─── Seite

Melmoth ist mein erstes Buch von Sarah Perry, ein Roman, der mich eigentlich nur anhand der geheimnisvollen Leseprobe überzeugen konnte, die noch nicht viel aussagte. Wer ihren Schreibstil kennt, weiß, dass auch Melmoth kein einfaches Buch ist – es ist keine gelöste Samstagabendlektüre zum Entspannen, sondern man muss sich mit allen Sinnen auf das Gesagte einlassen und verstehen. Nicht selten habe ich mich am Anfang dabei erwischt, die in einem kryptischen Schreibstil geschriebenen Paragraphen erneut zu lesen, weil man erst beim zweiten Hingucken versteht, was die Autorin sagen will – aber mit der Zeit legt sich das und es sollte gewiss kein Grund sein, das Buch deshalb aus der Hand zu legen. Es ist etwas anderes und eindeutig einzigartig, auch wenn man nicht immer alles nachvollziehen kann.
Die Charaktere sind, das verdankt man wieder dem abstrakten Schreibstil, nur schwierig nachvollziehbar und man erfährt erst spät, was sie wirklich bewegt. Viele der Gespräche waren sprunghaft, manchmal in meinen Augen sogar etwas überzeichnet oder zu konstruiert, und oft war ich mit dem Ausgang überhaupt nicht zufrieden, da um die wichtigen Fragen nur herum geredet wurde. Aber insgesamt passt ihre Geheimniskrämerei in die Handlung und unterstrich ihre Einzigartigkeit. Wer eine tolle Charakterzeichnung oder -entwicklung erwartet, wird hier enttäuscht, aber am Ende lernt man die Figuren dann doch irgendwie zu mögen.
So geheimnisvoll wie die Geschichte zu sein scheint, so ungenau ist auch der Klappentext. Worum es genau in dem Buch geht ist lange Zeit nicht klar, denn es wird zwischen verschiedenen Zeitepochen und Figuren gesprungen. Mal wird in Form eines Manuskripts aus dem zweiten Weltkrieg erzählt und mal wie in einem Tagebuch aus dem 17. Jahrhundert, nur ab und zu kommt Helen als Hauptfigur zum Tragen.

──────
─── Datensätze

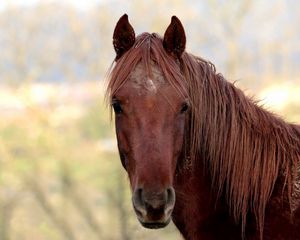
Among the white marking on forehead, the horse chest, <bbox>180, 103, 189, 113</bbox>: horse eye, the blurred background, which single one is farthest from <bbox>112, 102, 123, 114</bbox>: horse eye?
the blurred background

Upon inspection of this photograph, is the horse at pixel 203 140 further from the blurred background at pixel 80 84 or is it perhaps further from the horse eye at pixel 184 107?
the blurred background at pixel 80 84

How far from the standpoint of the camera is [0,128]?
2705cm

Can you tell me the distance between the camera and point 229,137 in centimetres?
405

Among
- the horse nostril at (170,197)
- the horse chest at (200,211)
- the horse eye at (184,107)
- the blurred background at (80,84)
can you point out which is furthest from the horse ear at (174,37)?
the blurred background at (80,84)

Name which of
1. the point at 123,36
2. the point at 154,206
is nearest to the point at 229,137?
the point at 154,206

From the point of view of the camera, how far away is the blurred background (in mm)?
22656

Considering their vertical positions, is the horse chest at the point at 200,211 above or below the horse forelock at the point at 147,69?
below

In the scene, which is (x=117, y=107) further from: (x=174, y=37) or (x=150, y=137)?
(x=174, y=37)

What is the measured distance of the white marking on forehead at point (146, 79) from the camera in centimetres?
380

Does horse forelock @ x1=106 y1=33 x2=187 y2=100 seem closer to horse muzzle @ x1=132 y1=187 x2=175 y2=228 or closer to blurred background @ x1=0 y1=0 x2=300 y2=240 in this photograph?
horse muzzle @ x1=132 y1=187 x2=175 y2=228

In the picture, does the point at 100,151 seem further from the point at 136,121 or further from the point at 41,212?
the point at 136,121

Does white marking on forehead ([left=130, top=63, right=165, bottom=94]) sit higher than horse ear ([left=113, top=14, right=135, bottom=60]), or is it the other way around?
horse ear ([left=113, top=14, right=135, bottom=60])

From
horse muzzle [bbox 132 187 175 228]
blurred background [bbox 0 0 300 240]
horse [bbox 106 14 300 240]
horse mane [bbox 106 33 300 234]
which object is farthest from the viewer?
blurred background [bbox 0 0 300 240]

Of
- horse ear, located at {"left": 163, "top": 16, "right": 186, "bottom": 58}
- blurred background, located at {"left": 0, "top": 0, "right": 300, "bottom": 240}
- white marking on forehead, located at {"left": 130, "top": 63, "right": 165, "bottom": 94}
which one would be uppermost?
horse ear, located at {"left": 163, "top": 16, "right": 186, "bottom": 58}
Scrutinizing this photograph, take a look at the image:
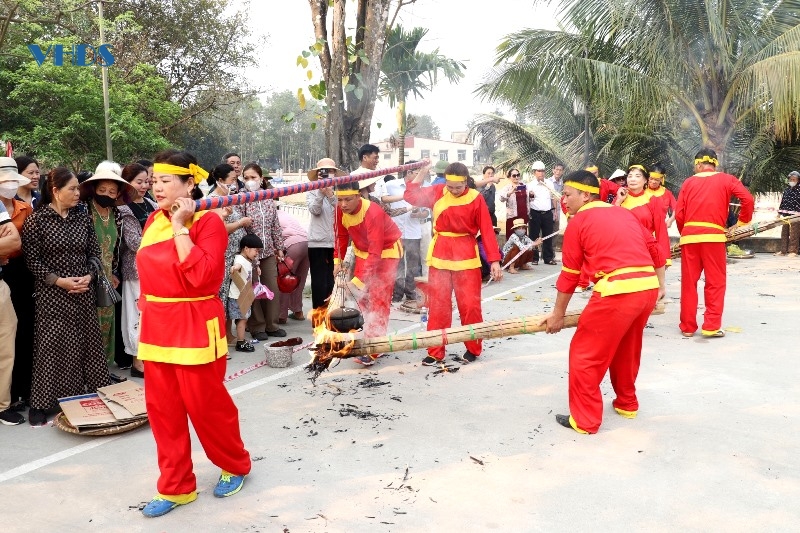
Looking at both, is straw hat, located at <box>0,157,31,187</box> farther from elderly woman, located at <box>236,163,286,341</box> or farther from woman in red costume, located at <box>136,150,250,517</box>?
elderly woman, located at <box>236,163,286,341</box>

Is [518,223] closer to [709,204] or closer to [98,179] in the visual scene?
[709,204]

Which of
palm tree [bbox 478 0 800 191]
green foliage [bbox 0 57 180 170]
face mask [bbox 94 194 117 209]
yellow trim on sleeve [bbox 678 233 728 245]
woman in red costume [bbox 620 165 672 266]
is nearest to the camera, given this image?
face mask [bbox 94 194 117 209]

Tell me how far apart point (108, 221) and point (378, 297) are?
2.45 meters

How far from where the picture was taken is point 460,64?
1407 centimetres

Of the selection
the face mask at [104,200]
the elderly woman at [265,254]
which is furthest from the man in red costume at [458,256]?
the face mask at [104,200]

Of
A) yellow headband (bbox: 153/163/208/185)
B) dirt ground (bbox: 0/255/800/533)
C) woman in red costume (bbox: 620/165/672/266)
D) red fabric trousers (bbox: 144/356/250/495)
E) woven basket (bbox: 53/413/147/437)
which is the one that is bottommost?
dirt ground (bbox: 0/255/800/533)

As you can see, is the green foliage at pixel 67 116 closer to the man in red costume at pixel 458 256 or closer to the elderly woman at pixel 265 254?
the elderly woman at pixel 265 254

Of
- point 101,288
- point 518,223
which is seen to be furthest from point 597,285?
point 518,223

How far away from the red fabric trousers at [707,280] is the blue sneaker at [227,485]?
5.16 m

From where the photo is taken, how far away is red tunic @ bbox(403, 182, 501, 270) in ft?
18.6

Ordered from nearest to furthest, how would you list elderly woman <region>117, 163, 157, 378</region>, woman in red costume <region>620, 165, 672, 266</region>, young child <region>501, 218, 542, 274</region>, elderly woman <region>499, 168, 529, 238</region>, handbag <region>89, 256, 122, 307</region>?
1. handbag <region>89, 256, 122, 307</region>
2. elderly woman <region>117, 163, 157, 378</region>
3. woman in red costume <region>620, 165, 672, 266</region>
4. young child <region>501, 218, 542, 274</region>
5. elderly woman <region>499, 168, 529, 238</region>

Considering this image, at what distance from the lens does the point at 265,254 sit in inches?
268

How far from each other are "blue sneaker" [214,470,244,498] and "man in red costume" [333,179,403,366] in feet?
7.43

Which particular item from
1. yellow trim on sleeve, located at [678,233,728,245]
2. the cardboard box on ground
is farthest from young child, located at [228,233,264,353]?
yellow trim on sleeve, located at [678,233,728,245]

──────

§ Aufgaben
1 > Beantworte die folgenden Fragen zur Buchbesprechung über Melmoth.
(a) Von welcher Autorin stammt der Roman?
(b) In welchen zwei Formen wird im Roman erzählt?
(c) Welche Hauptfigur kommt nur ab und zu zum Tragen?
2 > Schreibe die Buchbesprechung über Melmoth im Anschluss an ihren letzten Satz weiter.

§ Lösungen
1 >
(a) Von Sarah Perry.
(b) In Form eines Manuskripts aus dem zweiten Weltkrieg und wie in einem Tagebuch aus dem 17. Jahrhundert.
(c) Helen.

2 >
Für mich war das am Anfang sehr unübersichtlich, da es nur wenig um Melmoth ging, man kaum etwas über die Figuren erfuhr und nicht ersichtlich wurde, worauf das Buch abzielte. Das war zeitweise, gepaart mit dem anstrengenden Schreibstil, sehr frustrierend und demotivierend, aber die Geduld zahlt sich aus – denn wenn man beharrlich ist und aufmerksam bleibt, puzzelt sich in etwa zur Mitte des Buches ein Bild zusammen, das meiner Meinung nach einzigartig ist. Die Geschichte um Melmoth ist nicht alltäglich, wir begegnen ihr nicht an jedem Bücherstand, und genau deswegen konnte sie mich fesseln – Melmoth hat einen ganz eigenen Zweck, der mit jeder Geschichte deutlicher und nachdrücklicher wird, auch wenn es niemand wirklich ausspricht. Bis zum Ende bleibt alles ein wenig abstrakt, allerdings ist die Botschaft bei mir definitiv angekommen. Der Leser wird gefordert wie in nur wenigen mir bekannten Büchern, aber dafür wird er mit einer lehrreichen Botschaft belohnt, die es wert ist, gelesen zu werden.


Fazit:
Melmoth ist auf jeden Fall kein einfaches Buch und ich sehe voraus, dass die Meinungen zu dem Roman sicherlich weit auseinander gehen werden. Wer sich aber auf die Abstraktion der Figuren und Beschreibungen einlässt und aufmerksam auf die Aussagen der Autorin achtet, der wird eine Botschaft in diesem Roman finden, die es wert ist, gehört zu werden.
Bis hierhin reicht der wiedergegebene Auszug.